It’s tough out there! 3 reasons I’m hopeful about small business in South Africa

It’s tough out there! 3 reasons I’m hopeful about small business in South Africa

Stagflation is being bandied around a lot! In my mind… fair play. It is a jolly tough operating environment. But, where there is pain, there is also opportunity.


Prices are up. Here we can blame COVID, China, and Putin. COVID for the supply shortages and logistics challenges resulting from 2-years of global lockdowns. China for totally overreacting to the recent COVID outbreak and locking its citizens and companies down, kicking and screaming (literally). Putin for marching into the Ukraine, disrupting a pretty important source of global food commodities, and driving rocketing oil prices thanks to Europe rejecting Russian oil (a noble and necessary short-term pain).

Unemployment is up. Our unemployment stats are a disaster at the best of times. Post COVID it is an apocalypse. Each time I open Facebook, I am confronted with another emigrating family recommending their domestic helpers for employment. It reminds me that if there were similar Facebook posts for businesses, I would see even more delightful, capable, and deserving people losing their jobs. Heart breaking.

Economic growth is flat. Here in South Africa, we’ve struggled for a long time to pick our economic growth levels up. Our local operating environment generally doesn’t favour excellence, innovation, and investment. As a result, we bumble along trying our best but not achieving greatness (and growth) as a nation.

And yet, as bleak as this picture may be, I am hopeful and believe there remains great opportunity for small business to grow and make a difference.


Be excellent and stand out.

Because there is so much mediocrity around us, we have it easier here. The market is smaller, but the competition is smaller too. We often aren’t competing with large numbers of other businesses that are working as hard as we are to win.

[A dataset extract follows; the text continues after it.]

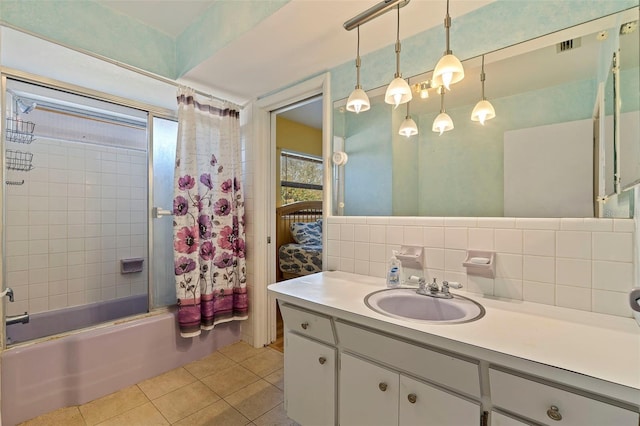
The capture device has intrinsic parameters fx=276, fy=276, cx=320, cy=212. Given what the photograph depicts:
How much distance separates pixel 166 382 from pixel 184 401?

And so if we dedicate ourselves to excellence, there is great opportunity to stand out. If we do something, we must do it well. We must take satisfaction from continually learning, from perfecting our craft, and from holding ourselves to the highest standards. Because if we can hold ourselves to the highest standards even while things around us fall apart, we will stand out like a beacon. And if there are enough beacons, then we can collectively make a difference regardless of the factors outside our control.

Just do it.

The national characteristic (forgive me for generalising) that I am most proud of as a South African, is our collective will to make things happen. To get things done. There is always a lot to complain about, and often fairly so. But generally, we shrug our shoulders, comment that there’s not much we can do about it and roll up our sleeves.

There are some great examples of this in South African business. Outsurance is directing traffic at faulty traffic lights. Discovery is out repairing potholes. Yellowwoods Venture Investments founded and grew Harambee into a public-private partnership that is having great impact addressing youth unemployment. The examples are numerous and inspiring. When we seize the opportunities that are often hidden in our difficult operating environment, it gives us the chance to contribute and to grow – often beyond our wildest expectations.

Nurture the greatness.

While so much of what is around us is mediocre, there is also greatness. I’ve recently begun working with a young man called Lourence. Lourence grew up near Brits, lost both his parents before he finished school, was supported by his grandmother until she died, contracted and was set back by tuberculosis, is studying mathematics and physics at Unisa, and founded and runs a professionally organised tutoring business to support himself. He has no experience running a small business, but he knows what his students need to succeed, and he provides it at the highest standard.

Without undermining Lourence’s greatness and uniqueness, there are many, many, many more individuals like him. As small businesses, we can identify these individuals, nurture and develop them, and give them the opportunities to succeed – whether in our business, another business, or their own business. The more successful small businesses we have, the greater the opportunity for all of us.